Setting the whole thing up took only four steps:

  1. Run the Add New Hardware wizard. Windows will find a new multimedia device. Point it to the Windows 2000 drivers on the disk.
  2. Run the Add New Hardware wizard. Windows will not find anything. Tell it you want to install a network card, then point it to the Windows 2000 drivers on the disk.
  3. Install the program from the CD. Run it. Select a transponder at random and type in its frequencies into this program.
  4. In the Internet Explorer options, type in the proxy server that corresponds to the transponder you've selected in step 3.

And that's it.

This is a classic high-latency high-speed link. The pages take something like 3-4 seconds to start downloading, and then, whoosh, they are there.

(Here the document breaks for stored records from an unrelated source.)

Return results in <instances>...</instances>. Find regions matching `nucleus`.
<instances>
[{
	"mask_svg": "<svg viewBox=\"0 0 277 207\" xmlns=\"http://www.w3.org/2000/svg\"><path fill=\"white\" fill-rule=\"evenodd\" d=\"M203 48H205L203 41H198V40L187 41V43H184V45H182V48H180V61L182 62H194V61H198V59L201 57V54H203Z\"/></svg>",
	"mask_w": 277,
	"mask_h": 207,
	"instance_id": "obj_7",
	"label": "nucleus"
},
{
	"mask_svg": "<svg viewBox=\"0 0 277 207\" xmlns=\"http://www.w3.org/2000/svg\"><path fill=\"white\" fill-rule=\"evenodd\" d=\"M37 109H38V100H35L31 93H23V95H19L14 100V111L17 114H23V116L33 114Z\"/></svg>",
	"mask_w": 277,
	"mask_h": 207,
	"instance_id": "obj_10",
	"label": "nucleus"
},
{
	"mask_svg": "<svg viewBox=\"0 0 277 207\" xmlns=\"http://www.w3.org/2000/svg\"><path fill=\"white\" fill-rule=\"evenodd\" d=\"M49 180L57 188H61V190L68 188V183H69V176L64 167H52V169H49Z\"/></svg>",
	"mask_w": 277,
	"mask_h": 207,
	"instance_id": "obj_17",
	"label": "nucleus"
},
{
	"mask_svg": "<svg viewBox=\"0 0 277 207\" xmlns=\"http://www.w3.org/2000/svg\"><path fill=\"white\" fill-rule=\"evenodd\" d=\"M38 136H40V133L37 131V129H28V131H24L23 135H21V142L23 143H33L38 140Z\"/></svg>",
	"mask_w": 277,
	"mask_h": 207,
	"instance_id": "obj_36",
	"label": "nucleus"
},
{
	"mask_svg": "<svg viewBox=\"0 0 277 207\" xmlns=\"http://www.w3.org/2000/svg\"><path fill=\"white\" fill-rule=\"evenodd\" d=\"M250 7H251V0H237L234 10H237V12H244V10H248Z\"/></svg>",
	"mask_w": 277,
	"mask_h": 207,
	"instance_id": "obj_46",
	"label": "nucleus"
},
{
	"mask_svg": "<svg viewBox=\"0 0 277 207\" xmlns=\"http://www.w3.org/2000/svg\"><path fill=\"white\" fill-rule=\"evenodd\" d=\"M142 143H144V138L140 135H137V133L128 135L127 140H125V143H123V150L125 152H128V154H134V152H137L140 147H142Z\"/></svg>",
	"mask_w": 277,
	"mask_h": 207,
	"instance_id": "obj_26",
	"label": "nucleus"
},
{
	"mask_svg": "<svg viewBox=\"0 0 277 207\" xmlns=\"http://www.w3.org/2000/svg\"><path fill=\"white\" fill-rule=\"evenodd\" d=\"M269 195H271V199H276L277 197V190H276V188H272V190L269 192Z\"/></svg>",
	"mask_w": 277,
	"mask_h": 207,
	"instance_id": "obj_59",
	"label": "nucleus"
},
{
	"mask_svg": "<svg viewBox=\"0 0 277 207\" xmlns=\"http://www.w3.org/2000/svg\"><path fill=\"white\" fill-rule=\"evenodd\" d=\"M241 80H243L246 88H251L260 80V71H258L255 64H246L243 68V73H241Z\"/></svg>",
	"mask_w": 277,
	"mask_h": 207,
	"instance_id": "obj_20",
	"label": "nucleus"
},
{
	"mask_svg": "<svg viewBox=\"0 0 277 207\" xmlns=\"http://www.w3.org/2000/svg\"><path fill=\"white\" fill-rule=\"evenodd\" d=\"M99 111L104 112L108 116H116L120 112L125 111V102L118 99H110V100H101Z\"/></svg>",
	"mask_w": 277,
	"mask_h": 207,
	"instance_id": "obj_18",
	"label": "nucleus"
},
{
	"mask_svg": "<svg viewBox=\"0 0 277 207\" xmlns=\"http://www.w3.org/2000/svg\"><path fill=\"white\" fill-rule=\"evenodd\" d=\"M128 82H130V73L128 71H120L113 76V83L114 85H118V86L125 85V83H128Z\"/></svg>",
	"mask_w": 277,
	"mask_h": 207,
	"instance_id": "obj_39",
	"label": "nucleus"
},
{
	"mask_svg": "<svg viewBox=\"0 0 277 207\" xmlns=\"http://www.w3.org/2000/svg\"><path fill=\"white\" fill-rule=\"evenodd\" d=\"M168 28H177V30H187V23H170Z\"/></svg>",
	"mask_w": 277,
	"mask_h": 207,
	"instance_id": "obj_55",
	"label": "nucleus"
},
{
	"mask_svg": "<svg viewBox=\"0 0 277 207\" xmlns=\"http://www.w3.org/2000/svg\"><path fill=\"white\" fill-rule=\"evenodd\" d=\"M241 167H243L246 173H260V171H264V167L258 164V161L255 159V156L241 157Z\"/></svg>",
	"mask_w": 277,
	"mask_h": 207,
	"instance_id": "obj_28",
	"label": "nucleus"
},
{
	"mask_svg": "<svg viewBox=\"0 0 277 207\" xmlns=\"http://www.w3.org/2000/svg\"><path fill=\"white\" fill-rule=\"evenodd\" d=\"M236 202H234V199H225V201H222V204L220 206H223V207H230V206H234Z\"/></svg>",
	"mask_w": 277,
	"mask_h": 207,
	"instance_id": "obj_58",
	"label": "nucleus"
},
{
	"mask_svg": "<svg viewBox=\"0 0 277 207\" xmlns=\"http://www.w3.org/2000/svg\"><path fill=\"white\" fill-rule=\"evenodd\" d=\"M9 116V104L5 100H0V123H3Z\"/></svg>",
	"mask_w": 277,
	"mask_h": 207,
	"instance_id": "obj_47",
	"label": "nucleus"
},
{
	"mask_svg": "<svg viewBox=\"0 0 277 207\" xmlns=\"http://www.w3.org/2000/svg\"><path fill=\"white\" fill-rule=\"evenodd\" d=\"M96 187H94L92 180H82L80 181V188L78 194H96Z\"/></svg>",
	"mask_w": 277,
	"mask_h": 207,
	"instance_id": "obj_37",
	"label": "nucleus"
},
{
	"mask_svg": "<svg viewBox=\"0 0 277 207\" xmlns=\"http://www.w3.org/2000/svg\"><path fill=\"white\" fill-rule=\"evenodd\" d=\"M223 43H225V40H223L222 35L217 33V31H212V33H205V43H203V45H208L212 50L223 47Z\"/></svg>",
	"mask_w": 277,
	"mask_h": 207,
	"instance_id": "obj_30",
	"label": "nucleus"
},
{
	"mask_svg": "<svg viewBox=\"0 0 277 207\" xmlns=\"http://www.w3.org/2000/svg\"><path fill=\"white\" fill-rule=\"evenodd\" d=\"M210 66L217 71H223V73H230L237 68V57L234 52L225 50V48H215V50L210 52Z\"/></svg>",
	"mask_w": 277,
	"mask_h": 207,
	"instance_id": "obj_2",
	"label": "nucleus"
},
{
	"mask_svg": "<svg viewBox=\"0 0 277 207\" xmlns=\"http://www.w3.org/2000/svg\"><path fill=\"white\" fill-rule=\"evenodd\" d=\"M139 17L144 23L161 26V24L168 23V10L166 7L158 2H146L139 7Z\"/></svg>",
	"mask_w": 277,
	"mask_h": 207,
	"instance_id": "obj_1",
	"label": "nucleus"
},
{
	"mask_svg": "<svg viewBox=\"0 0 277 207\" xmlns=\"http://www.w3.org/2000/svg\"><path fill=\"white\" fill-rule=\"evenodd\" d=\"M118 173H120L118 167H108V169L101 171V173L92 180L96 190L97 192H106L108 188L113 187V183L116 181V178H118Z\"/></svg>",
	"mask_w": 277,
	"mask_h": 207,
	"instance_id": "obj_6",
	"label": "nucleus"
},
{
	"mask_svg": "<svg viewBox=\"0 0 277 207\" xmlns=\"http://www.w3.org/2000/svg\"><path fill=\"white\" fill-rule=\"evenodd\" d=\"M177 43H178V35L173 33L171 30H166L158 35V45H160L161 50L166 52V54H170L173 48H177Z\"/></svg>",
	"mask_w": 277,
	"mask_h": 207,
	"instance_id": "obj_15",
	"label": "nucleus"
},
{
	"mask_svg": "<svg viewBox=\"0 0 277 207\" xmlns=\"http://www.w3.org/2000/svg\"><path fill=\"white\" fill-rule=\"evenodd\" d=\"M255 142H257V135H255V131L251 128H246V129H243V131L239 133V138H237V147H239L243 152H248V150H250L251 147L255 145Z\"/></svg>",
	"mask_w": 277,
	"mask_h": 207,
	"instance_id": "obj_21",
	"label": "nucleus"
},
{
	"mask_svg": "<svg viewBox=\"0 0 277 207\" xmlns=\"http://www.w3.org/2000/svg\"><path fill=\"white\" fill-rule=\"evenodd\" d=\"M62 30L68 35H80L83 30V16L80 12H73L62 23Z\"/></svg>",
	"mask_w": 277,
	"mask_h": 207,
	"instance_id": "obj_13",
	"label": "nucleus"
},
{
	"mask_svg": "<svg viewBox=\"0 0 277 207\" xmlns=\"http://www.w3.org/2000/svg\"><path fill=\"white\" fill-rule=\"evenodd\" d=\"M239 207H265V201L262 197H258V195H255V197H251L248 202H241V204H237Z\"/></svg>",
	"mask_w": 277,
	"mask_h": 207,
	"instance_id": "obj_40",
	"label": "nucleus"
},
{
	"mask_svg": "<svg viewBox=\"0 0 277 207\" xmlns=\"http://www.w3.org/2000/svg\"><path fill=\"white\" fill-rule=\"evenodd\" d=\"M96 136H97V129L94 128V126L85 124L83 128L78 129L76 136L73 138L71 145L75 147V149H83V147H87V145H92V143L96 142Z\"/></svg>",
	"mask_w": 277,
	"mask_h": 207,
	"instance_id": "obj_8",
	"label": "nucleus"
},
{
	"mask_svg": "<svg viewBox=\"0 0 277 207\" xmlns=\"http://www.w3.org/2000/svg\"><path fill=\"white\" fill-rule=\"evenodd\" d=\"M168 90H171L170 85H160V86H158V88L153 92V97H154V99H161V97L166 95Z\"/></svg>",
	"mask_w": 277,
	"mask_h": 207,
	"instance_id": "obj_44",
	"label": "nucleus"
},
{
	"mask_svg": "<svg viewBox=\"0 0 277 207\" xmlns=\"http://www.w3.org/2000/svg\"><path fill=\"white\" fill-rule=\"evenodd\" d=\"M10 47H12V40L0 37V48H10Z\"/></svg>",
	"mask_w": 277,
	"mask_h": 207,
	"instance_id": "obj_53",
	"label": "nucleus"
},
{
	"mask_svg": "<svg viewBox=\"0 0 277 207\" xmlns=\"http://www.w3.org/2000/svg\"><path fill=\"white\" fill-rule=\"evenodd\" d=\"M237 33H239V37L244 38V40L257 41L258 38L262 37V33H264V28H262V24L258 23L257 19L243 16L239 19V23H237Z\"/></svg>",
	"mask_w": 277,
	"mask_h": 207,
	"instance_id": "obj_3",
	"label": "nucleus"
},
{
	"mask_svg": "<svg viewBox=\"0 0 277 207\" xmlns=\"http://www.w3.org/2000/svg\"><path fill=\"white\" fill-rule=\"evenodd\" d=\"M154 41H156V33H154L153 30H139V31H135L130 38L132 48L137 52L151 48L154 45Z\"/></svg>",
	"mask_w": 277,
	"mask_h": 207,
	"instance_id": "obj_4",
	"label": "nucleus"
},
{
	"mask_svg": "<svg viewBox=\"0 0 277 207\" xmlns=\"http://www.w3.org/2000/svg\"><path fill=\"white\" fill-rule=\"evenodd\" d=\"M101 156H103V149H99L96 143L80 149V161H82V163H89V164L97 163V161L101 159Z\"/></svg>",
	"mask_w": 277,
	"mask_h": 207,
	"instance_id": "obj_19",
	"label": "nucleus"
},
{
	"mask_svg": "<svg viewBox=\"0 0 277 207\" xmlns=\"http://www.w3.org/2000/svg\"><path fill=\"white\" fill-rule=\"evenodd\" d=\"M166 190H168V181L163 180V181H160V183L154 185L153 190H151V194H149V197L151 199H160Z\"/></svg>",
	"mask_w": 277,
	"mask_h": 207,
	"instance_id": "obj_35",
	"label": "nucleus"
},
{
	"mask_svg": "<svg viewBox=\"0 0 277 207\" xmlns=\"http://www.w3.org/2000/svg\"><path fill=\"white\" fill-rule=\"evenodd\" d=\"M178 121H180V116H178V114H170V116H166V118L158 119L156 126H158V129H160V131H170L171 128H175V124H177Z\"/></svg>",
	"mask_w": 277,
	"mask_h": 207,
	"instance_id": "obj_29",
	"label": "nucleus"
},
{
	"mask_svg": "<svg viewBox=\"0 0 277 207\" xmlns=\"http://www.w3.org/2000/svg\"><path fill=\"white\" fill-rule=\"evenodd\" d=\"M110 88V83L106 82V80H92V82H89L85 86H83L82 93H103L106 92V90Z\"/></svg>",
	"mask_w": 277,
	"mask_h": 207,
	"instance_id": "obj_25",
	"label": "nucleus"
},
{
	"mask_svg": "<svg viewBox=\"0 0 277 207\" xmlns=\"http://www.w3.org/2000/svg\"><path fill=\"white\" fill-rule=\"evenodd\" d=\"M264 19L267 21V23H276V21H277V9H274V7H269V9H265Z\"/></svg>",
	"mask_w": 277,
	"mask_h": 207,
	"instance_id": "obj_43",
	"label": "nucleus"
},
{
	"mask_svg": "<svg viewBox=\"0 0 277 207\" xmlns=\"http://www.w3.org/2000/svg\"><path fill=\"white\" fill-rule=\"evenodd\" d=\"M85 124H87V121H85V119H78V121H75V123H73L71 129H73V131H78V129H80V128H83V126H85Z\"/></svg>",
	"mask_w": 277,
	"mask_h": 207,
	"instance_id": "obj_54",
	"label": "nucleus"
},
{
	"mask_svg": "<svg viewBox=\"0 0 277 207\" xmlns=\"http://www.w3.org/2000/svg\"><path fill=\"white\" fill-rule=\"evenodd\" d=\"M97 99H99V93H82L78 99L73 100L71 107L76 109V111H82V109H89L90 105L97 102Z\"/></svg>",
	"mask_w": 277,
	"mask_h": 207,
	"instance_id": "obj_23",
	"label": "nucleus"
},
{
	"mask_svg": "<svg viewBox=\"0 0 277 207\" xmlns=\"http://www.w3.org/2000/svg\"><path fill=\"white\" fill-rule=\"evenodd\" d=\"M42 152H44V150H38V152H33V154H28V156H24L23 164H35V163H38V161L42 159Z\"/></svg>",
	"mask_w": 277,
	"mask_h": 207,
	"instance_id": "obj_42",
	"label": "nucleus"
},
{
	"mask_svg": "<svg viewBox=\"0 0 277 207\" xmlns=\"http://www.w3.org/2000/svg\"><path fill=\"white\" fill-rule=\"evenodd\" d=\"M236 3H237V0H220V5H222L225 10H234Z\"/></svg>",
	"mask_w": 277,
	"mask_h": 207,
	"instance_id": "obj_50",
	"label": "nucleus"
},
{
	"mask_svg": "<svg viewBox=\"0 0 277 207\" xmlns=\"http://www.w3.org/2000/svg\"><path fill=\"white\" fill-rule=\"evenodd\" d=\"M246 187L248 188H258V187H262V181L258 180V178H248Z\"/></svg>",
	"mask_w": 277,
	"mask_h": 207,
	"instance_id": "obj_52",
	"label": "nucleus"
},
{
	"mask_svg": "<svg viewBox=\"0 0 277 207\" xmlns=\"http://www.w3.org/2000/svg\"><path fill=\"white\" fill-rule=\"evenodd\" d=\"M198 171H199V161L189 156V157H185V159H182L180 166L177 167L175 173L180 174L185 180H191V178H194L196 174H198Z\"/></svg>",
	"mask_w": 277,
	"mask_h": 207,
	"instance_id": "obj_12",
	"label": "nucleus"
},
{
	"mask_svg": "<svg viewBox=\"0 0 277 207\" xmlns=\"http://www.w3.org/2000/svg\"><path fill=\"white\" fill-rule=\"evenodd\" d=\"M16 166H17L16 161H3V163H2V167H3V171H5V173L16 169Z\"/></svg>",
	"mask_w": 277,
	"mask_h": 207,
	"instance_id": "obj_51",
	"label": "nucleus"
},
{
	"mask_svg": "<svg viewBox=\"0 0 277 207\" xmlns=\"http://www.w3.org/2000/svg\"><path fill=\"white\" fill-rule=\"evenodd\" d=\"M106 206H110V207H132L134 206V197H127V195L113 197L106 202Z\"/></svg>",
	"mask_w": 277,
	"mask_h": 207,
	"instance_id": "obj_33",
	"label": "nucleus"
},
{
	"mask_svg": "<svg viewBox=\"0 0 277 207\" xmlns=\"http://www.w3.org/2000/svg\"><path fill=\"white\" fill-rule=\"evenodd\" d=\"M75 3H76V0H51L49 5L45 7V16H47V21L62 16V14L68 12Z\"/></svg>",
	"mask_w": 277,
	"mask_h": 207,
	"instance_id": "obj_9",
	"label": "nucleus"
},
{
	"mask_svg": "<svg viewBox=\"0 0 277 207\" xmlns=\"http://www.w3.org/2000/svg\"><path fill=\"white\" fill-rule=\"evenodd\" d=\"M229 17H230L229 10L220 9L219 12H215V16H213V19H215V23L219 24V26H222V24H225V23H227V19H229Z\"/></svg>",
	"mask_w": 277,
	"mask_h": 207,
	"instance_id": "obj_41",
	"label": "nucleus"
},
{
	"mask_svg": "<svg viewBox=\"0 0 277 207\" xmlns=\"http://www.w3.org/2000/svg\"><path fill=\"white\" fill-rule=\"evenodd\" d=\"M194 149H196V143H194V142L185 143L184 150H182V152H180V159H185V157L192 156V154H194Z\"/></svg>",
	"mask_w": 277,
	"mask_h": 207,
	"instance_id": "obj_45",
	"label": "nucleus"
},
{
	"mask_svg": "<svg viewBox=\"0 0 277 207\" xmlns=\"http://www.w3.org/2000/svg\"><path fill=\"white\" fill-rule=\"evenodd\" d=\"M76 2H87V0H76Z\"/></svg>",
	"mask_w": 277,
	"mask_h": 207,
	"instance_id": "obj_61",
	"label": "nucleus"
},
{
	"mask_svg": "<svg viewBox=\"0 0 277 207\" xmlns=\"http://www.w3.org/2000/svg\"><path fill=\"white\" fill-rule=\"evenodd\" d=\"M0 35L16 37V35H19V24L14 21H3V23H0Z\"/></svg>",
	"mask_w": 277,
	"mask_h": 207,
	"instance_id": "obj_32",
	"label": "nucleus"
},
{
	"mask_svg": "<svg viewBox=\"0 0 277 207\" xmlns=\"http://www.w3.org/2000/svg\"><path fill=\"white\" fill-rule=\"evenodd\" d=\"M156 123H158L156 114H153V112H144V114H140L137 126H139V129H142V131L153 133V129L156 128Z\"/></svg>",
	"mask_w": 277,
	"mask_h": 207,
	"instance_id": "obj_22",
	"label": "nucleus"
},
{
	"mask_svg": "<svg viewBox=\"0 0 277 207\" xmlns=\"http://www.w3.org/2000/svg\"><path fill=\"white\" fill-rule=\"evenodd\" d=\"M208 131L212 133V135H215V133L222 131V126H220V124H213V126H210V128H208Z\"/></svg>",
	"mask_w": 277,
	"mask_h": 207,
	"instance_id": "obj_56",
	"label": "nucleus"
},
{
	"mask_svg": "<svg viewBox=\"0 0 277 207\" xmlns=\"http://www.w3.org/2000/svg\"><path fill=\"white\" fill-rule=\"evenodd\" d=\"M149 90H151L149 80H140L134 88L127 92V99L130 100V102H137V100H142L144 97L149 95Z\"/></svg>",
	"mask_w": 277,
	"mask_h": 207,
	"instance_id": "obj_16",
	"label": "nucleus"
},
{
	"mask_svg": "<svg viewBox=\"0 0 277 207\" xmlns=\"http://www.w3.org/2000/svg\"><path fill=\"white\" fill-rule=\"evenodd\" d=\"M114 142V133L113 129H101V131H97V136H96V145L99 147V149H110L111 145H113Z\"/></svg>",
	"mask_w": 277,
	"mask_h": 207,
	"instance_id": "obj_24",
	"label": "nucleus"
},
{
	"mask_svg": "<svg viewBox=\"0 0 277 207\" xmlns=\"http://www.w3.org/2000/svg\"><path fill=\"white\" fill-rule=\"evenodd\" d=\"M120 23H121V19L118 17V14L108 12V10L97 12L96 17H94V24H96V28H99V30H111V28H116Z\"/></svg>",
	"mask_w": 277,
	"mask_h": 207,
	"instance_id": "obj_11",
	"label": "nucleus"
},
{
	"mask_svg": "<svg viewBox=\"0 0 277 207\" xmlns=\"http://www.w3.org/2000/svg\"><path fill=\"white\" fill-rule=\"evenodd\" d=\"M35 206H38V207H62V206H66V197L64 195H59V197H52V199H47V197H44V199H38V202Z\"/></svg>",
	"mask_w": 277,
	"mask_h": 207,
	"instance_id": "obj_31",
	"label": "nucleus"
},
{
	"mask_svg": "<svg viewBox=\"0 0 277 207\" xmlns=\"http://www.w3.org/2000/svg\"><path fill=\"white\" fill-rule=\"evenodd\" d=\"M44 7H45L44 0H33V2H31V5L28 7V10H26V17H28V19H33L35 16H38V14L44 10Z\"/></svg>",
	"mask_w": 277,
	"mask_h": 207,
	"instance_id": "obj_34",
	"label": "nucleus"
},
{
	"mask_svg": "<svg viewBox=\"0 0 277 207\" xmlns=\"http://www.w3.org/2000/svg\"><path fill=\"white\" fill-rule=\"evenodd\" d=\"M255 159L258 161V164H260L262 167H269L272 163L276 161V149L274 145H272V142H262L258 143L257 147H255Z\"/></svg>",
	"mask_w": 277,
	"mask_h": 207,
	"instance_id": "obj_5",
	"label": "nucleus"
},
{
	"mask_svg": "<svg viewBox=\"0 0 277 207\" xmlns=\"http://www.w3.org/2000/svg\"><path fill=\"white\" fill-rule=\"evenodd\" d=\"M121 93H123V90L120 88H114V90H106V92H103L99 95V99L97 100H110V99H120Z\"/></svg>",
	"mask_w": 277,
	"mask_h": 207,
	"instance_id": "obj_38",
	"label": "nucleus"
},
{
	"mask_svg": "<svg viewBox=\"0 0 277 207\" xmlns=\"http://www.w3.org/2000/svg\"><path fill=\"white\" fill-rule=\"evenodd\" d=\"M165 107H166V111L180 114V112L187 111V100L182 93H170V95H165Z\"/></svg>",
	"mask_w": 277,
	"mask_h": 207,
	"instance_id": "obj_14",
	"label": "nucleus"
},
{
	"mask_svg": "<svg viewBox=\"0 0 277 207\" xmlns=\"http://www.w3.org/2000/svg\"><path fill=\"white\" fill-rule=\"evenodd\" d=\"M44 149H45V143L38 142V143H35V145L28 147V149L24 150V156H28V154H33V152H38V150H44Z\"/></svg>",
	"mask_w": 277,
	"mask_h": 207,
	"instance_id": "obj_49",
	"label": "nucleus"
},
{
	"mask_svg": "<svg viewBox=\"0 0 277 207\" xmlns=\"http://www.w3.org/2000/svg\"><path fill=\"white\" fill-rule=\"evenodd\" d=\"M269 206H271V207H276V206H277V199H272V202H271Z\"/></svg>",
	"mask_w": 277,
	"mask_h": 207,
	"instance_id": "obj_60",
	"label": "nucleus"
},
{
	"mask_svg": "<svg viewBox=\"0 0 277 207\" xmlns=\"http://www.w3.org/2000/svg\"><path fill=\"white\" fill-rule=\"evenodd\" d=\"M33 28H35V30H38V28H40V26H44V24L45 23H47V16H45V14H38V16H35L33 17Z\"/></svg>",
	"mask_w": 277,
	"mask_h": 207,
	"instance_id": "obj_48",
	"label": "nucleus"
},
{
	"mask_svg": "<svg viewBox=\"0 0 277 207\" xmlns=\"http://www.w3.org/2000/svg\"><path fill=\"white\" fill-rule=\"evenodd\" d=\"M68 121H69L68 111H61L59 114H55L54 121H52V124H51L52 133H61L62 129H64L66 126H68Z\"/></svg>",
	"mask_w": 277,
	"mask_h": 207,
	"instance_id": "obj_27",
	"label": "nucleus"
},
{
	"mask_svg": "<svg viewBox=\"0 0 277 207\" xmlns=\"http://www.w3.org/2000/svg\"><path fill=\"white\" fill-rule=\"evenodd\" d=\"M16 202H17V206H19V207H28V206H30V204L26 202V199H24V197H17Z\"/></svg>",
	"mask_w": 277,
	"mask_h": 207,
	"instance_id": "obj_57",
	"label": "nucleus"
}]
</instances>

I had a problem downloading large files. After 50-500 KB, they would stop. GetRight didn't help, either.

Since I didn't want to call anyone in Blue Wave, I called Astralink. They told me that there is a sync problem that most download managers can't handle. They said only FlashGet can do it. I downloaded FlashGet, and it was fast. I downloaded the 85 MB Windows 2000 SP1 in 50 minutes or so.

Everything works.

Lessons Learned

  1. Don't let someone from Blue Wave install the software. Send them home and do it yourself. There is a manual that shows how to do it. It's not for Windows 2000, but it's close enough and you should be able to follow it.
  2. You need FlashGet. No other download manager will work.
  3. Long files on servers that don't support HTTP resume in general can't be transmitted. Turn off your proxy and download them using the modem line.
  4. Put a proxy server on your gateway machine. That way the annoying username/password popup for the proxy server won't jump out every time you open a new instance of IE.
  5. The service is unreliable. Some days it works great, some days it sucks. It mostly works great, but be ready to turn it off on bad days.
  6. The driver for Windows 2000 seems to enter some weird state after a few days and the easiest way to get it to work again is to restart Windows.